§ **Dataset excerpts**:
========
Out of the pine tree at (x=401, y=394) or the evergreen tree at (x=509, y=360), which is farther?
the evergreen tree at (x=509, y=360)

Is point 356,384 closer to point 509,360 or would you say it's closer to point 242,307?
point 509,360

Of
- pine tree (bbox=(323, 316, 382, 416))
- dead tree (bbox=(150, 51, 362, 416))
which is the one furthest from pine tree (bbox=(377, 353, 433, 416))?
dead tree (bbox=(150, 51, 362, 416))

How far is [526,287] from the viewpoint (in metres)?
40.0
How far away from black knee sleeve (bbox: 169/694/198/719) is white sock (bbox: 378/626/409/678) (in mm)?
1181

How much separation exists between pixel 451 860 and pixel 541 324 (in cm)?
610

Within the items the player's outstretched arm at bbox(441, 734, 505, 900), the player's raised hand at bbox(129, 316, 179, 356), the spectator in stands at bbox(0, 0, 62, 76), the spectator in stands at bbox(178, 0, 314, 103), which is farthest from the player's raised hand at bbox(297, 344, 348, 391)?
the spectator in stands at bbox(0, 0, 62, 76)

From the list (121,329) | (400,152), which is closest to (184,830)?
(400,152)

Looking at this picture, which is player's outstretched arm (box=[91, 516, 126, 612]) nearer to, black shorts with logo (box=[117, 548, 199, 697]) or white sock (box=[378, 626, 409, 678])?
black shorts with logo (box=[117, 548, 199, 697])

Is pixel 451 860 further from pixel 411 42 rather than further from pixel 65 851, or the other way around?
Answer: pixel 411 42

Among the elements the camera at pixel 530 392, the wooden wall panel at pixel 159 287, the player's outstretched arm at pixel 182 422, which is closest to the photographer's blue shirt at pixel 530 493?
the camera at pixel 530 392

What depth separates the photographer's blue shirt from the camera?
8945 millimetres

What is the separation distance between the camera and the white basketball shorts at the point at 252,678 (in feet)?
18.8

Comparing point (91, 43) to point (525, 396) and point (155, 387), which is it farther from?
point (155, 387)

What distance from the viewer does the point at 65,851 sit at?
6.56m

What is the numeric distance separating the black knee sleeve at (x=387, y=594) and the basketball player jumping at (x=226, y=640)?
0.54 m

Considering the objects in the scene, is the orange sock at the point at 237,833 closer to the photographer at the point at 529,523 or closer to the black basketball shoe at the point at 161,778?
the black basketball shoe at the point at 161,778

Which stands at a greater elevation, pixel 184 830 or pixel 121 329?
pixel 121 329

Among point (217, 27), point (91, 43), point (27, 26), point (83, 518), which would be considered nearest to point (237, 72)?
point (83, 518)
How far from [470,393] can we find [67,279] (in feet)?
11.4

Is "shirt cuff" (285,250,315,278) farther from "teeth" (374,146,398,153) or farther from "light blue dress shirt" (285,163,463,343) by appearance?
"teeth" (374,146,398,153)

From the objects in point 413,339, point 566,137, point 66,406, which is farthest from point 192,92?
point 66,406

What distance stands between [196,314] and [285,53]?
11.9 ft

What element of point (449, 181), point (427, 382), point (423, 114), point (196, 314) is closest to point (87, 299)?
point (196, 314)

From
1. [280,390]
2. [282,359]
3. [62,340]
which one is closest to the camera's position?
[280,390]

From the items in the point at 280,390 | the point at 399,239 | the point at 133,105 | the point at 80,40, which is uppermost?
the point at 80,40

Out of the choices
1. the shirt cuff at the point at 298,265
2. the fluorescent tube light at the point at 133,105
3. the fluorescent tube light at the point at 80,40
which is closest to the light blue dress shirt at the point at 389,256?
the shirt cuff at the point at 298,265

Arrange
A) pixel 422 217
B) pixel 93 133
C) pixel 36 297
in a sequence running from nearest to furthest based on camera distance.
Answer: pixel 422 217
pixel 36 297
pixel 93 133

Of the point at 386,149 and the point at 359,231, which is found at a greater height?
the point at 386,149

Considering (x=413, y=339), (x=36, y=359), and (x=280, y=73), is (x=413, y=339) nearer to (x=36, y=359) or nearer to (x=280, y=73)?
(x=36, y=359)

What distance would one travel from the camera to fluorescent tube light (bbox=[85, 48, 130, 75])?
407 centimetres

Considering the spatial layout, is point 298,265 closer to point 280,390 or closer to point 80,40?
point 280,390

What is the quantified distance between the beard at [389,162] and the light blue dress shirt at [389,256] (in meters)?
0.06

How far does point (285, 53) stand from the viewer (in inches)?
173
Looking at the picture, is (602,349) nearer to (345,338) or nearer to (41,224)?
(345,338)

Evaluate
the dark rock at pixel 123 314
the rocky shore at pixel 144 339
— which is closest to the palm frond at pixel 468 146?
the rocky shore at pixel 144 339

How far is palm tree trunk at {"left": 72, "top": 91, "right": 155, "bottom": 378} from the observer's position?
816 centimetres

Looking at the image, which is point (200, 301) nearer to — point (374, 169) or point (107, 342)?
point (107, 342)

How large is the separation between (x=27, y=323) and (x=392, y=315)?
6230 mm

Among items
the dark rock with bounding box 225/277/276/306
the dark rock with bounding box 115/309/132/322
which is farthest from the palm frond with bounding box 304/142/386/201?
========
§ **What you have to do**: Extract the data in full. Keep it word for word.

§ **Complete response**:
Out of the pine tree at (x=401, y=394) or the evergreen tree at (x=509, y=360), which is farther?
the evergreen tree at (x=509, y=360)

Is point 356,384 closer to point 509,360 or would you say it's closer to point 242,307?
point 509,360

Of
- pine tree (bbox=(323, 316, 382, 416))
- dead tree (bbox=(150, 51, 362, 416))
which is the one furthest from pine tree (bbox=(377, 353, 433, 416))?
dead tree (bbox=(150, 51, 362, 416))

How far is [526,287] from the viewpoint (in metres)?
40.0
How far away from black knee sleeve (bbox: 169/694/198/719) is white sock (bbox: 378/626/409/678) (in mm)?
1181

How much separation exists between pixel 451 860 and pixel 541 324 (in cm)?
610

Within the items the player's outstretched arm at bbox(441, 734, 505, 900), the player's raised hand at bbox(129, 316, 179, 356), the spectator in stands at bbox(0, 0, 62, 76), the spectator in stands at bbox(178, 0, 314, 103), which is farthest from the player's raised hand at bbox(297, 344, 348, 391)?
the spectator in stands at bbox(0, 0, 62, 76)

From the list (121,329) | (400,152), which is closest to (184,830)?
(400,152)

Looking at this picture, which is player's outstretched arm (box=[91, 516, 126, 612]) nearer to, black shorts with logo (box=[117, 548, 199, 697]) or white sock (box=[378, 626, 409, 678])?
black shorts with logo (box=[117, 548, 199, 697])

Is pixel 451 860 further from pixel 411 42 rather than further from pixel 65 851, or the other way around?
Answer: pixel 411 42

Among the elements the camera at pixel 530 392, the wooden wall panel at pixel 159 287, the player's outstretched arm at pixel 182 422, which is closest to the photographer's blue shirt at pixel 530 493?
the camera at pixel 530 392

What depth separates the photographer's blue shirt from the camera?
8945 millimetres

What is the separation distance between the camera and the white basketball shorts at the point at 252,678 (in feet)?
18.8

Comparing point (91, 43) to point (525, 396) and point (155, 387), which is it farther from?
point (155, 387)

What distance from the viewer does the point at 65,851 sit at?
6.56m

What is the numeric distance separating the black knee sleeve at (x=387, y=594) and the basketball player jumping at (x=226, y=640)?
0.54 m

Considering the objects in the scene, is the orange sock at the point at 237,833 closer to the photographer at the point at 529,523 or closer to the black basketball shoe at the point at 161,778?
the black basketball shoe at the point at 161,778

Which stands at a greater elevation, pixel 184 830 or pixel 121 329?
pixel 121 329

Among point (217, 27), point (91, 43), point (27, 26), point (83, 518), which would be considered nearest to point (237, 72)?
point (83, 518)
How far from [470,393] can we find [67,279] (in feet)?
11.4

Is "shirt cuff" (285,250,315,278) farther from "teeth" (374,146,398,153) or farther from "light blue dress shirt" (285,163,463,343) by appearance?
"teeth" (374,146,398,153)

From the objects in point 413,339, point 566,137, point 66,406, which is farthest from point 192,92?
point 66,406

What distance stands between [196,314] and [285,53]?
11.9 ft

What element of point (449, 181), point (427, 382), point (423, 114), point (196, 314) is closest to point (87, 299)?
point (196, 314)

From
1. [280,390]
2. [282,359]
3. [62,340]
which one is closest to the camera's position?
[280,390]

From the items in the point at 280,390 | the point at 399,239 | the point at 133,105 | the point at 80,40, which is uppermost?
the point at 80,40

Out of the choices
1. the shirt cuff at the point at 298,265
2. the fluorescent tube light at the point at 133,105
3. the fluorescent tube light at the point at 80,40
which is closest to the light blue dress shirt at the point at 389,256?
the shirt cuff at the point at 298,265

Arrange
A) pixel 422 217
B) pixel 93 133
C) pixel 36 297
in a sequence running from nearest to furthest based on camera distance.
Answer: pixel 422 217
pixel 36 297
pixel 93 133

Of the point at 386,149 and the point at 359,231, which is found at a greater height?
the point at 386,149

Considering (x=413, y=339), (x=36, y=359), and (x=280, y=73), is (x=413, y=339) nearer to (x=36, y=359) or nearer to (x=280, y=73)?
(x=36, y=359)

What distance would one travel from the camera to fluorescent tube light (bbox=[85, 48, 130, 75])?
407 centimetres

Considering the spatial layout, is point 298,265 closer to point 280,390 or closer to point 80,40?
point 280,390

What is the quantified distance between the beard at [389,162] and the light blue dress shirt at [389,256] (in meters)?
0.06

How far does point (285, 53) stand from the viewer (in inches)?
173
Looking at the picture, is (602,349) nearer to (345,338) or nearer to (41,224)?
(345,338)

Evaluate
the dark rock at pixel 123 314
the rocky shore at pixel 144 339
— which is closest to the palm frond at pixel 468 146?
the rocky shore at pixel 144 339

How far is palm tree trunk at {"left": 72, "top": 91, "right": 155, "bottom": 378} from the observer's position?
816 centimetres

Looking at the image, which is point (200, 301) nearer to — point (374, 169) or point (107, 342)?
point (107, 342)

How large is the separation between (x=27, y=323) and (x=392, y=315)?
6230 mm

Among items
the dark rock with bounding box 225/277/276/306
the dark rock with bounding box 115/309/132/322
which is farthest from the palm frond with bounding box 304/142/386/201?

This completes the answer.